Other proposals, such as Congress dictating which justices can rule in which cases, may present separation-of-powers concerns. Requiring justices to explain recusal decisions because litigants asked for them would encourage frivolous recusal requests. As to fast-tracking impeachments, could someone please tell the vaunted law professor that (Article I, Section 5) “each House may determine the Rules of its Proceedings”? There is nothing there, and everything disturbing, about the president telling Congress what its rules for impeachment should be.

But the plan’s real significance lies in two broader points. The first is the overall thrust of the proposals, which assume, as the Progressive movement did, that sweeping away the detritus of corruption will do away with disagreement (read: politics) and illuminate right answers in all their sparkling clarity. In this schema, we can be done with the messiness of prudential judgment.

The second is the negative space. Warren has no conception of the proper judicial role other than that it should favor litigants whose political stances she supports. The plan does not even do the courtesy of endorsing living constitutionalism. It apparently assumes that such is the natural result of eliminating corruption.

The first rule for constitutional law students should be that if their policy preferences and constitutional conclusions always align, they should reassess their interpretive methods. A similar question of judicial nominees—from Warren or others—would be to name a case in which a policy was substantively wrong but constitutionally permissible. Warren’s constitutional and policy views coincide with suspicious consistency. Nor is she alone. Robert Bork used to say that most constitutional law was a question of whose ox was being gored.

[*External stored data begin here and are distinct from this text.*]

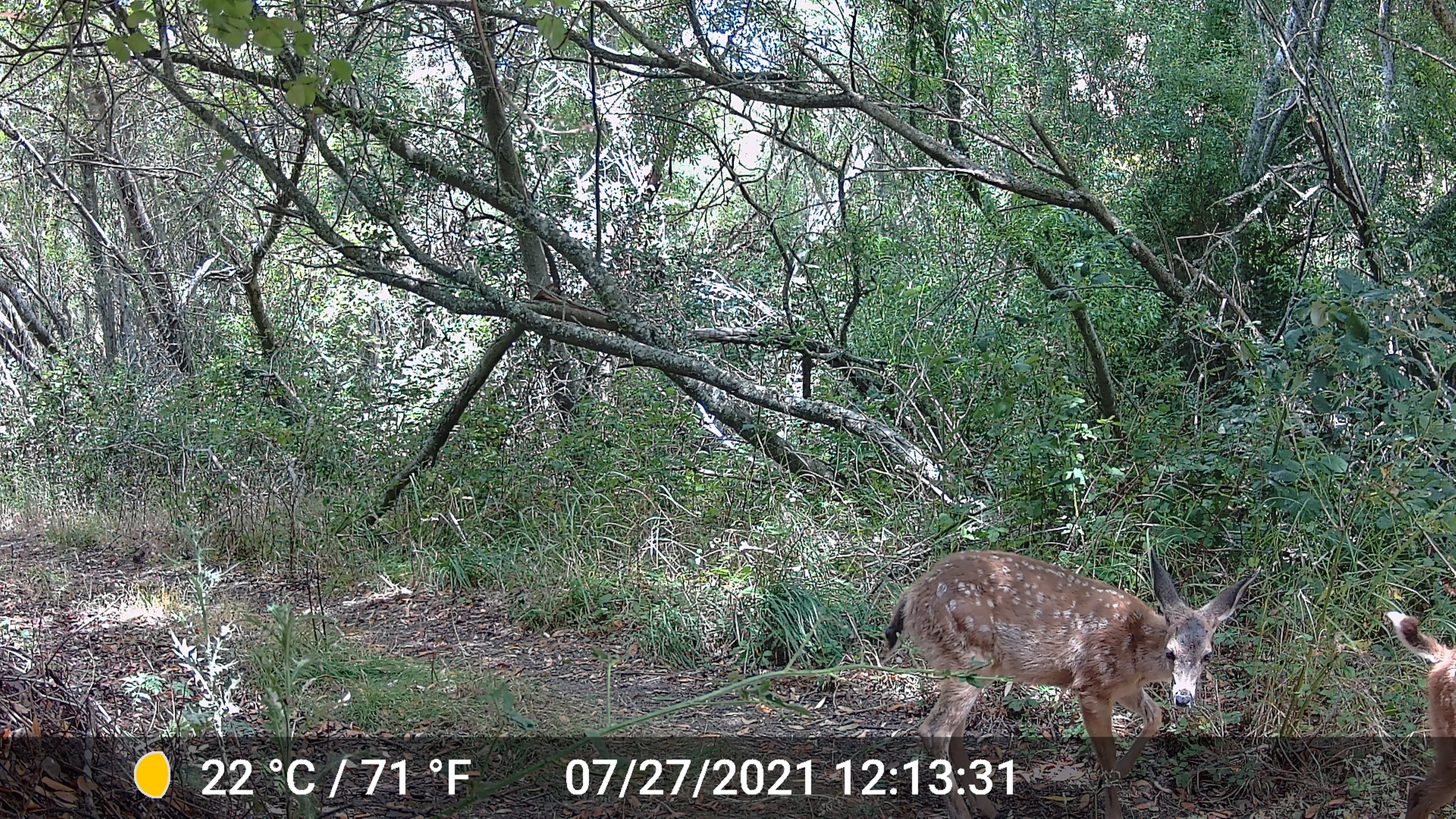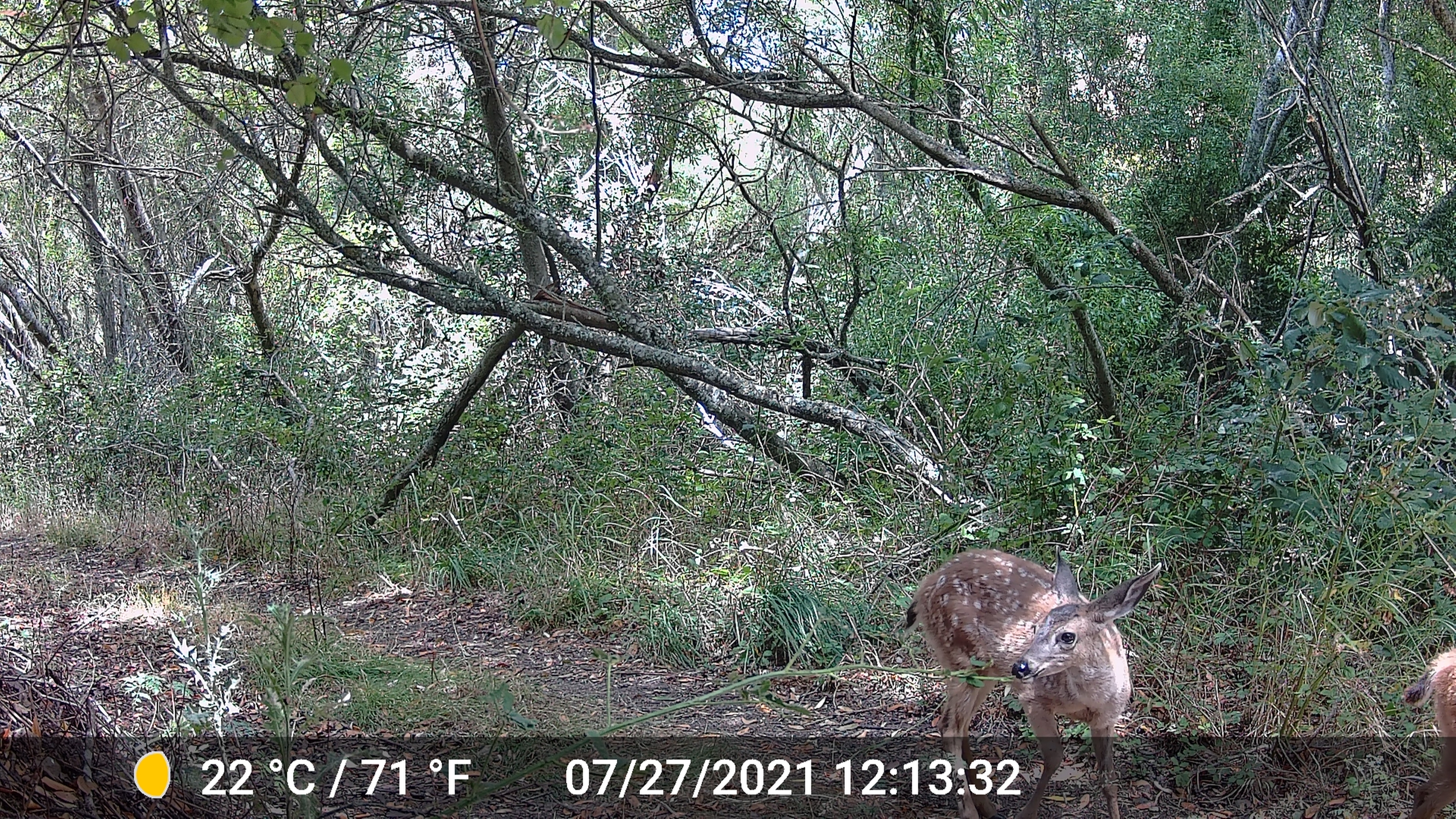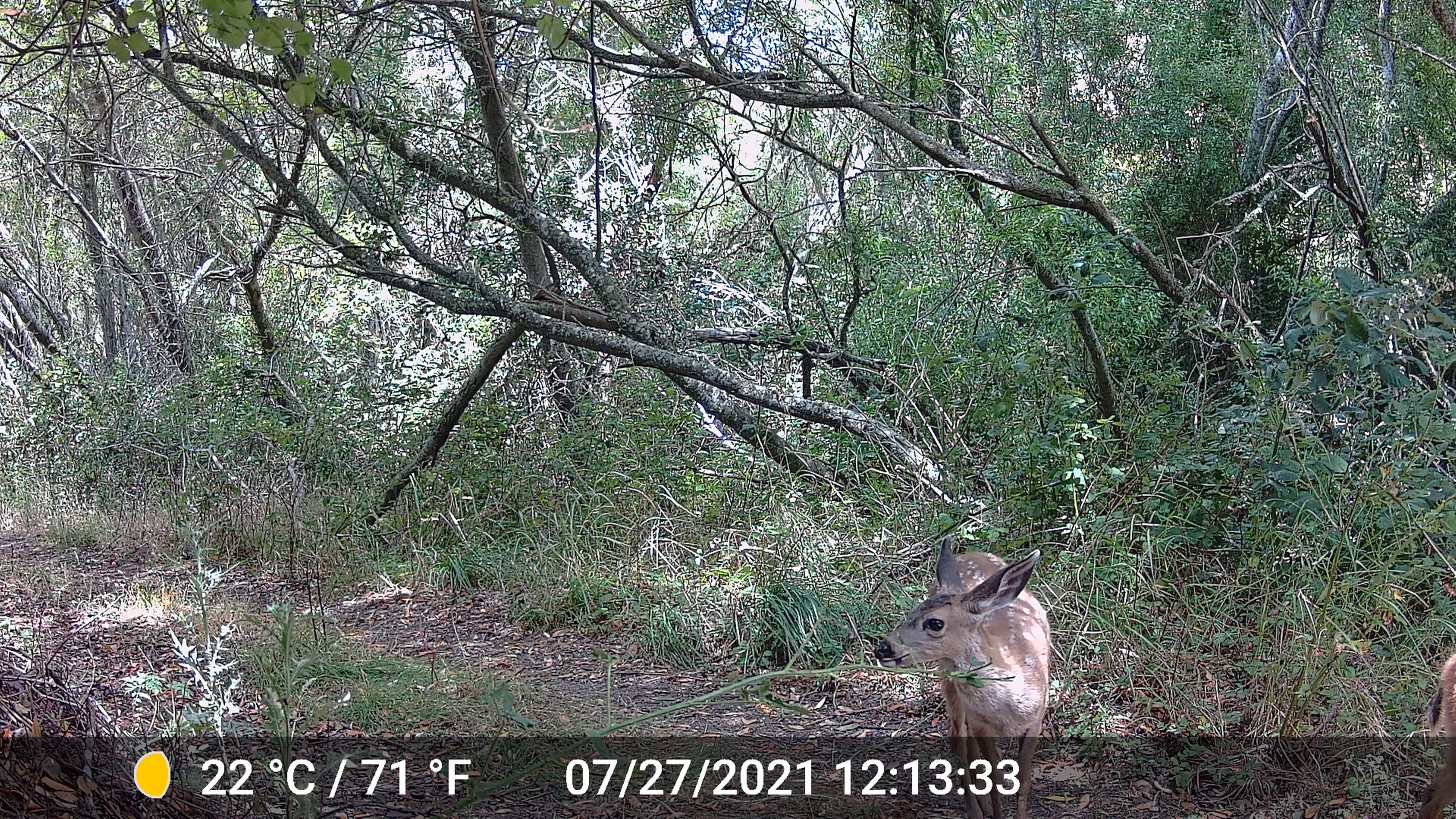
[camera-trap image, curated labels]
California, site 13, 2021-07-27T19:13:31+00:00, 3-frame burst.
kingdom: Animalia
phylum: Chordata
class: Mammalia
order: Artiodactyla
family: Cervidae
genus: Odocoileus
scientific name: Odocoileus hemionus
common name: mule deer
Mule deer (Odocoileus hemionus).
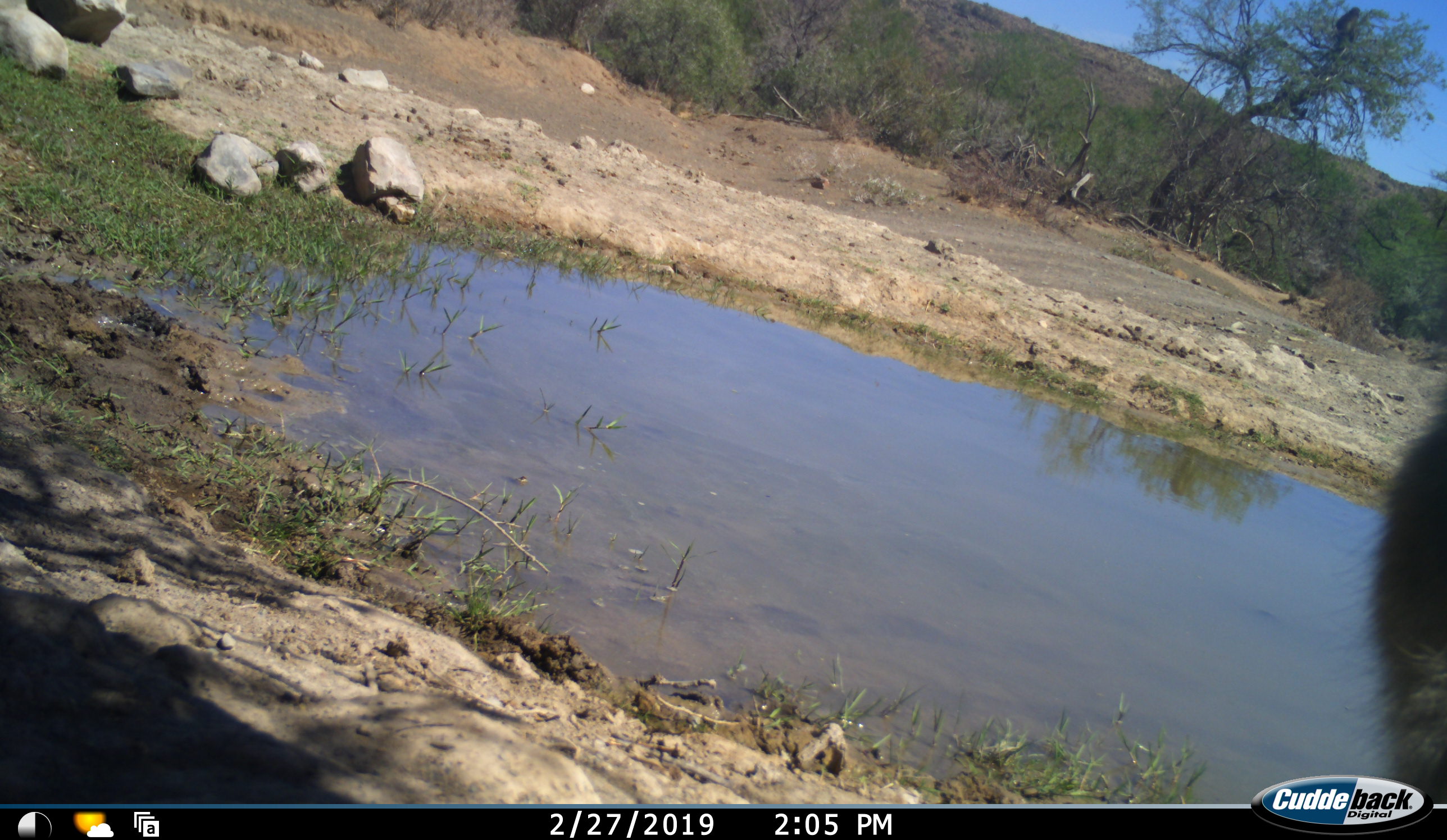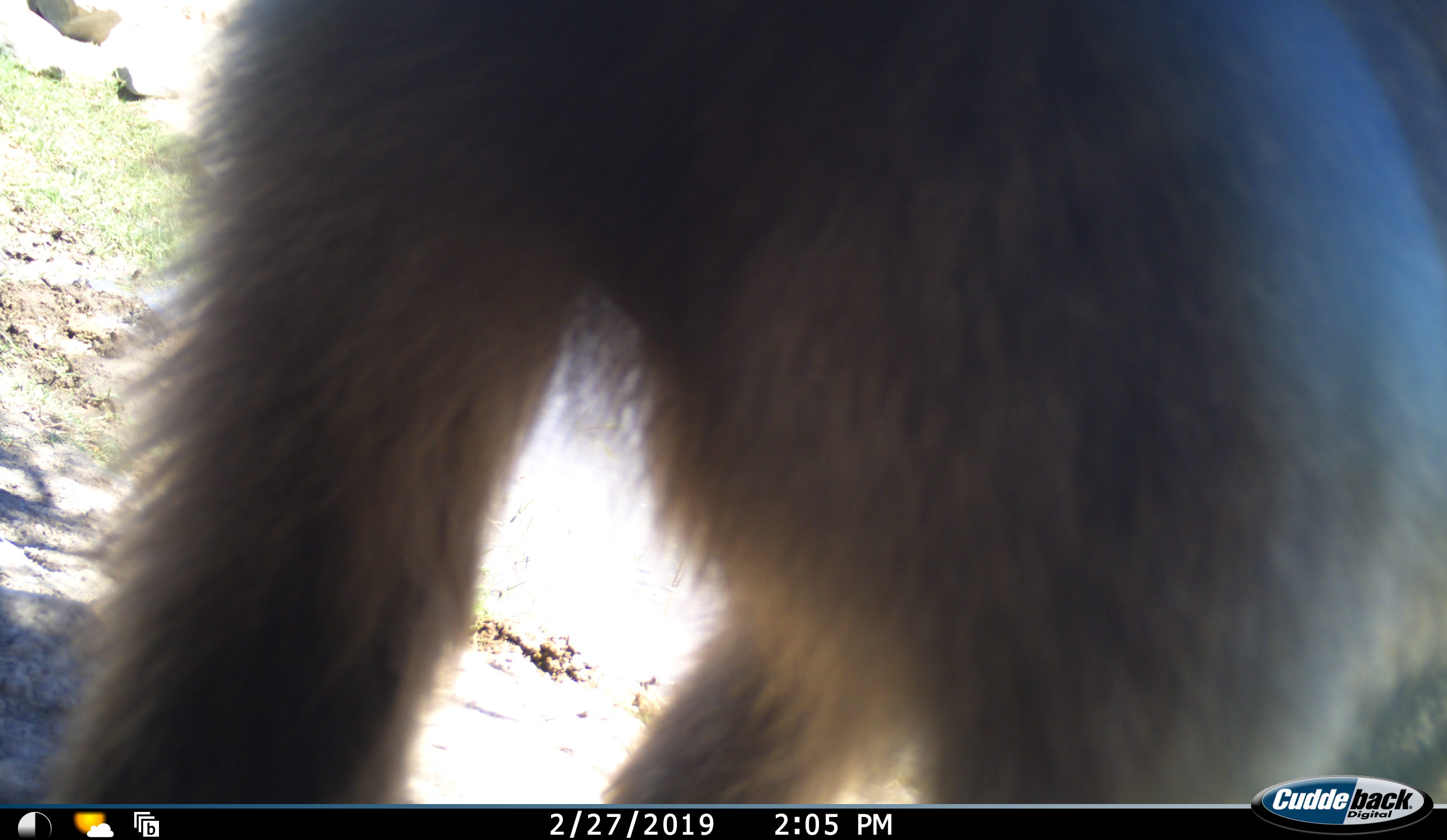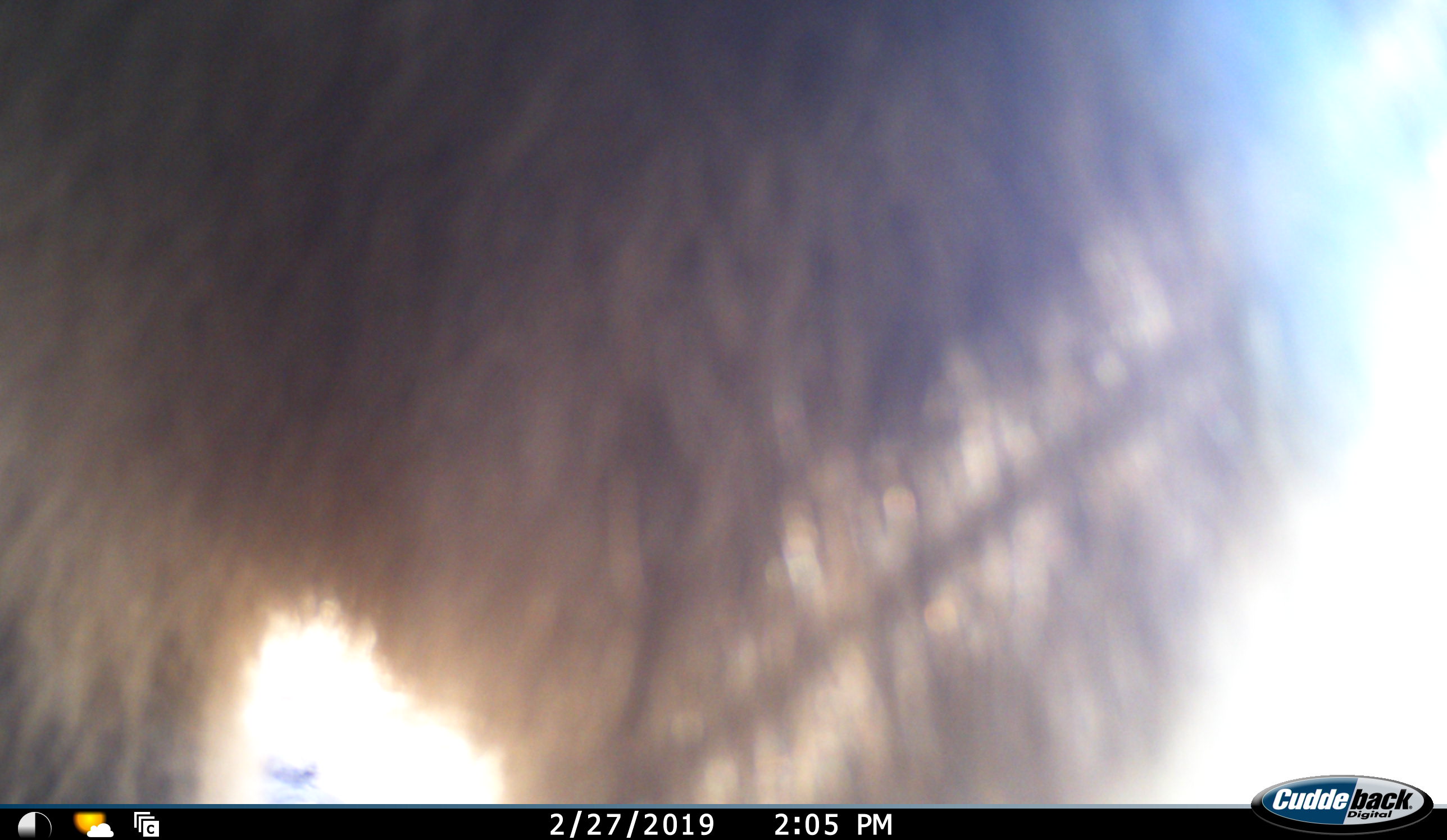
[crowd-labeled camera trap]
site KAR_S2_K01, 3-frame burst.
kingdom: Animalia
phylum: Chordata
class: Mammalia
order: Primates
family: Cercopithecidae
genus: Papio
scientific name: Papio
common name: baboon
Baboon (Papio), count 1. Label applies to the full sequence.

That appears to be the case for Warren. But what is even more striking is that she elucidates no judicial philosophy at all other than evaluating judges according to the outcomes they reach and assuming that those who reach the wrong ones must have been corrupt. This is a one-way standard, of course, unless Warren would assume that her pro-worker judges must be corruptly beholden to organized labor.

To be sure, corruption among judges should be rooted out, and there is a case for continuing investigations after judges leave the bench. But this incessant talk of “accountability” is no substitute for a judicial philosophy that encompasses a substantive, constitutional idea of the judge’s role in a republic.

There is nothing inherently wrong with holding misbehaving judges—according to Federalist 81, even judges who consistently rule abusively—accountable. But to reduce jurisprudence to accountability is to assume that judges have two choices in every case: Warren’s preferred outcome and the corrupt one for which they must be held responsible.

Would that constitutionalism and politics were so simple. On second thought, we may be thankful they are not. The need for judgment is what makes politics as opposed to technocracy possible. If Warren is to be president, as opposed to a senator-cum-orator, she had better get used to the fact of politics. The sheer scope of Warren’s plans for everything means she has no hope of achieving them if her legislative strategy is to stigmatize those with opposing views as corrupt.

Perhaps most disturbing, while Warren’s judicial proposals evince no judicial philosophy, there may in fact be a latent constitutional theory discernible in her spate of “plans for that.” It is that the president runs the regime and everyone else is a minion in it. We have ingested an ample serving of that philosophy for the last 12 years, perhaps longer. The word “Congress” appears only twice in Warren’s judicial plan—once to refer to judges lying to Congress and the other to demand that Congress “take action” when a judge is accused of an ethical violation. Consider this in reverse: Would anyone give serious consideration to a congressional candidate whose platform was to proclaim how the president will behave?

They would not. Nor should they. If the basis of Warren’s candidacy is that she has a plan for everything, perhaps she should have a defensible plan for the Constitution too.